Conclusion: Towards a Qualitative Knowing
Frances Dyson argues that we need to change how we respond to ecological and environmental crisis. The “fractured nature” of media and politics today promotes a “process of division, separation, and multiplication” that ultimately contributes to a “highly mediated, controlled, and detached unity through disaster.”[5] Soundscape composition offers an alternative type of response. In the 1970s, the artist Joseph Beuys argued for the potential of art to serve as an ongoing “social structure,” “a process of thought, speech, discussion, and political and environmental action that embraces many disciplines, opens participation, and frees art from its materiality creating an active space of potential.”[6] Soundscape composition is an example of such an ongoing social structure. Rather than protest against the noise of modernity, soundscape composition attempts to incorporate and make sense of it, observing everything with a critical ear and trying to relate to it. Through its unique blend of field recording, sonification, soundwalking, and in situ works, soundscape composition repurposes technology to engage qualitative ways of knowing that broaden perspectives, recognize the “unheard,” unite the local and global, promote the position of the listener, engage with the imagination and interdisciplinary, and encourage holistic thinking. Central to soundscape composition is a relentless search for a truth, a deeper understanding of reality that, in John Luther Adams’s words, “changes us, infusing us with “sense of wonder at the strange beauty, astonishing complexity, and miraculous unity of creation.”[7] We come out a different person from when we entered.

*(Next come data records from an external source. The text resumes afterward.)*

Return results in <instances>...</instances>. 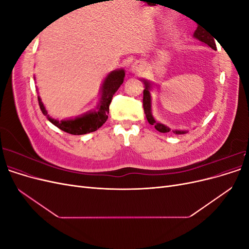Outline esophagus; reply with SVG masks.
<instances>
[{
    "instance_id": "34e87169",
    "label": "esophagus",
    "mask_w": 249,
    "mask_h": 249,
    "mask_svg": "<svg viewBox=\"0 0 249 249\" xmlns=\"http://www.w3.org/2000/svg\"><path fill=\"white\" fill-rule=\"evenodd\" d=\"M143 71V65L141 64V62H134L132 65H131V71L133 73H141V71Z\"/></svg>"
}]
</instances>
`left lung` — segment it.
<instances>
[{"label": "left lung", "mask_w": 249, "mask_h": 249, "mask_svg": "<svg viewBox=\"0 0 249 249\" xmlns=\"http://www.w3.org/2000/svg\"><path fill=\"white\" fill-rule=\"evenodd\" d=\"M193 37H194V38L198 39L199 41H201L203 44H206V46L210 47L211 49L216 50V43H215V40H214L213 37L211 36L208 32H206L202 28H200L199 26L197 27L196 30H195ZM141 81L144 83V87H145V89L143 90V109H144V113H145L147 122L152 125H155L157 131H159L161 133L169 132L170 131L169 127L167 125H165V124L159 123V122H157V120L154 117V115H153V112H152V96H150V91H152V89H153V83L145 80V79H141ZM172 132L177 134V135H180V134H186L188 131L175 130Z\"/></svg>", "instance_id": "left-lung-1"}]
</instances>
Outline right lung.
<instances>
[{"mask_svg":"<svg viewBox=\"0 0 249 249\" xmlns=\"http://www.w3.org/2000/svg\"><path fill=\"white\" fill-rule=\"evenodd\" d=\"M125 76L124 70H115L111 71L108 76L105 78L104 83L101 88V97L100 102L97 104V107L93 111H89L84 113L80 116L69 119L59 120L56 118H52L43 106L40 96L38 95V103L41 112L43 115H46L49 122L59 127L66 133L72 135H84L96 131L97 129L106 123L109 114V106L112 101L113 94H114L120 85L124 83V79Z\"/></svg>","mask_w":249,"mask_h":249,"instance_id":"add662e5","label":"right lung"}]
</instances>
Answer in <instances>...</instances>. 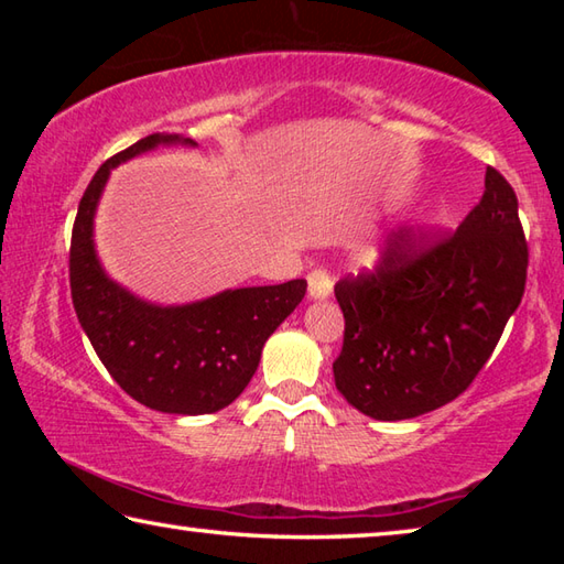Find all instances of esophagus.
I'll return each instance as SVG.
<instances>
[{"label":"esophagus","mask_w":564,"mask_h":564,"mask_svg":"<svg viewBox=\"0 0 564 564\" xmlns=\"http://www.w3.org/2000/svg\"><path fill=\"white\" fill-rule=\"evenodd\" d=\"M330 293H333V281H330L328 271H323V269L311 271V275H308V299L323 301V299H328Z\"/></svg>","instance_id":"1"}]
</instances>
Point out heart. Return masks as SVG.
<instances>
[{
	"label": "heart",
	"mask_w": 564,
	"mask_h": 564,
	"mask_svg": "<svg viewBox=\"0 0 564 564\" xmlns=\"http://www.w3.org/2000/svg\"><path fill=\"white\" fill-rule=\"evenodd\" d=\"M368 263H370V265H380V263H383V259H380L378 253H373V256H368Z\"/></svg>",
	"instance_id": "obj_1"
}]
</instances>
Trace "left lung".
I'll list each match as a JSON object with an SVG mask.
<instances>
[{"label":"left lung","instance_id":"obj_1","mask_svg":"<svg viewBox=\"0 0 564 564\" xmlns=\"http://www.w3.org/2000/svg\"><path fill=\"white\" fill-rule=\"evenodd\" d=\"M524 279L518 196L488 169L480 204L451 238L423 248L398 231L373 275L336 285L346 318L333 362L338 393L373 420H410L451 403L492 356Z\"/></svg>","mask_w":564,"mask_h":564}]
</instances>
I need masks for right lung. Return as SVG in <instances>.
Masks as SVG:
<instances>
[{
	"label": "right lung",
	"instance_id": "obj_1",
	"mask_svg": "<svg viewBox=\"0 0 564 564\" xmlns=\"http://www.w3.org/2000/svg\"><path fill=\"white\" fill-rule=\"evenodd\" d=\"M196 147L181 133H151L94 174L76 212L69 281L76 318L111 378L159 413H216L243 393L271 333L303 301L305 281L226 289L208 299L161 305L123 289L104 271L94 218L111 169L156 147Z\"/></svg>",
	"mask_w": 564,
	"mask_h": 564
}]
</instances>
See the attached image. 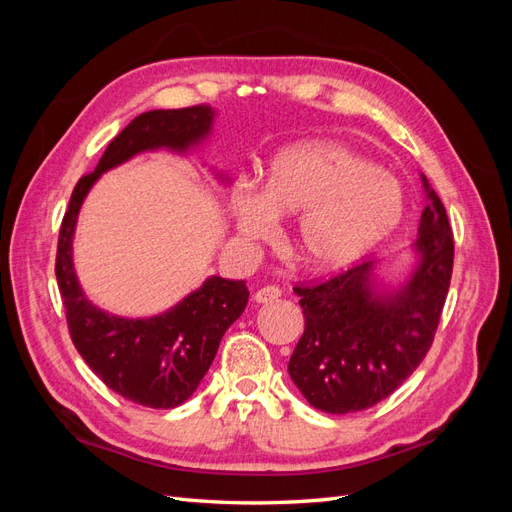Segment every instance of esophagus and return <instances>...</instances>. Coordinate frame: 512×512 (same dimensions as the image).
Instances as JSON below:
<instances>
[{
  "mask_svg": "<svg viewBox=\"0 0 512 512\" xmlns=\"http://www.w3.org/2000/svg\"><path fill=\"white\" fill-rule=\"evenodd\" d=\"M282 297V290L277 286H262L260 290H256L254 301L256 303H273L275 299Z\"/></svg>",
  "mask_w": 512,
  "mask_h": 512,
  "instance_id": "esophagus-1",
  "label": "esophagus"
}]
</instances>
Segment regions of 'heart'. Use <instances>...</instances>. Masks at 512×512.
Here are the masks:
<instances>
[{
	"instance_id": "1",
	"label": "heart",
	"mask_w": 512,
	"mask_h": 512,
	"mask_svg": "<svg viewBox=\"0 0 512 512\" xmlns=\"http://www.w3.org/2000/svg\"><path fill=\"white\" fill-rule=\"evenodd\" d=\"M230 211L245 239L271 241L280 215H297L292 243L303 265L333 273L352 267L399 226L401 181L350 147L316 138L275 153L262 188L239 181Z\"/></svg>"
}]
</instances>
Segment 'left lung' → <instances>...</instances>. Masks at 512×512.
<instances>
[{"label":"left lung","mask_w":512,"mask_h":512,"mask_svg":"<svg viewBox=\"0 0 512 512\" xmlns=\"http://www.w3.org/2000/svg\"><path fill=\"white\" fill-rule=\"evenodd\" d=\"M425 209L414 241L416 265L397 288L361 262L329 282L297 286L305 331L288 374L314 408L348 414L376 406L421 365L436 335L453 275V232L425 175Z\"/></svg>","instance_id":"8db88e82"}]
</instances>
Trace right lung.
Instances as JSON below:
<instances>
[{
	"mask_svg": "<svg viewBox=\"0 0 512 512\" xmlns=\"http://www.w3.org/2000/svg\"><path fill=\"white\" fill-rule=\"evenodd\" d=\"M215 111L207 104L149 111L132 119L111 143L94 173L79 179L59 228L55 275L66 307L70 337L91 371L117 395L147 408H177L211 367L226 329L247 305L243 280L211 275L198 290L168 312L151 318H123L91 303L72 262V239L85 196L102 173L136 153L170 149L188 153L213 128ZM218 179L228 181L222 173Z\"/></svg>",
	"mask_w": 512,
	"mask_h": 512,
	"instance_id": "1",
	"label": "right lung"
}]
</instances>
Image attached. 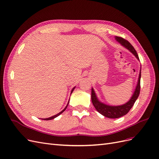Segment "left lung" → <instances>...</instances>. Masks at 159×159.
I'll list each match as a JSON object with an SVG mask.
<instances>
[{
	"instance_id": "obj_1",
	"label": "left lung",
	"mask_w": 159,
	"mask_h": 159,
	"mask_svg": "<svg viewBox=\"0 0 159 159\" xmlns=\"http://www.w3.org/2000/svg\"><path fill=\"white\" fill-rule=\"evenodd\" d=\"M115 40H116L119 44H121V45H122L124 48H125L126 49L131 52L132 54L137 57V59L139 60L136 50H134L133 46L130 44L127 40H125L123 38L118 36H115ZM141 77V66L140 69V72H139L137 84L136 85L135 89H134L132 97L126 103L121 105H115V106H113V105H107L102 103V102H100L98 98V96L96 95L93 88H91V101H92V103L96 110H97L99 113L103 115L104 117H106L110 119H117L126 115L133 106L134 102H136V100L139 97V93H140Z\"/></svg>"
}]
</instances>
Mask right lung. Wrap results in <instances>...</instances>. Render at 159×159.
Instances as JSON below:
<instances>
[{"label": "right lung", "mask_w": 159, "mask_h": 159, "mask_svg": "<svg viewBox=\"0 0 159 159\" xmlns=\"http://www.w3.org/2000/svg\"><path fill=\"white\" fill-rule=\"evenodd\" d=\"M75 87H74L73 89H71V94L72 93V92H73V91H74V89H75ZM69 102H70V100H69V102H68V104H67V105L66 106V107L61 111H60V113H58L57 114H56V115H54V116H52V117H49V118H46V119H43V120H46V121H48V120H52V119H54V118H56V117H57V116H59V115H60V114H61L62 113H63L64 111L66 109V108H67V107H68V104H69Z\"/></svg>", "instance_id": "obj_1"}]
</instances>
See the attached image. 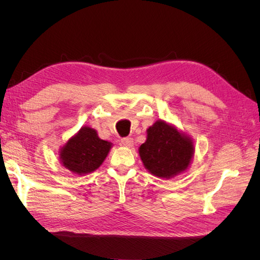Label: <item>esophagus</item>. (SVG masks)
<instances>
[{
    "label": "esophagus",
    "instance_id": "obj_1",
    "mask_svg": "<svg viewBox=\"0 0 260 260\" xmlns=\"http://www.w3.org/2000/svg\"><path fill=\"white\" fill-rule=\"evenodd\" d=\"M121 144L127 146V147H131L133 145V139L132 138H123L121 140Z\"/></svg>",
    "mask_w": 260,
    "mask_h": 260
}]
</instances>
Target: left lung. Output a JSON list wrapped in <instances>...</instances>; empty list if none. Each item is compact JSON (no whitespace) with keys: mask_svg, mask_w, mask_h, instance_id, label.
<instances>
[{"mask_svg":"<svg viewBox=\"0 0 260 260\" xmlns=\"http://www.w3.org/2000/svg\"><path fill=\"white\" fill-rule=\"evenodd\" d=\"M146 132L139 155L152 175L170 179L188 168L194 155L191 138L164 120H157Z\"/></svg>","mask_w":260,"mask_h":260,"instance_id":"obj_1","label":"left lung"}]
</instances>
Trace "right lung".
<instances>
[{
	"mask_svg": "<svg viewBox=\"0 0 260 260\" xmlns=\"http://www.w3.org/2000/svg\"><path fill=\"white\" fill-rule=\"evenodd\" d=\"M112 148V143L99 138L90 127H82L60 148L59 159L66 169L76 175H86L96 170Z\"/></svg>",
	"mask_w": 260,
	"mask_h": 260,
	"instance_id": "right-lung-1",
	"label": "right lung"
}]
</instances>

[1] Licht, A. Sound art, beyond music, between categories. New York, NY: Rizzoli International Publications, Inc., 2007.
[2] Schafer, R. Murray. The tuning of the world. Alfred A. Knopf, 1977. Print.
[3] Schafer, Ibid.
[4] Dunn, David. “Nature, Sound Art, and the Sacred.” In The book of music and nature: an anthology of sounds, words, thoughts. Rothenberg, David, and Marta Ulvaeus, eds. Wesleyan University Press, 2013. Print.
[5] Dyson, Frances. The Tone of Our Times: Sound, Sense, Economy, and Ecology. Cambridge (MA): Leonardo, The MIT Press, 2014. Print.
[6] Polli, A. “Soundscape, sonification, and sound activism,” AI & Society, vol. 27, pp. 257–68, 2012.
[7] Adams, John Luther. Winter music: composing the North. Wesleyan University Press, 2004.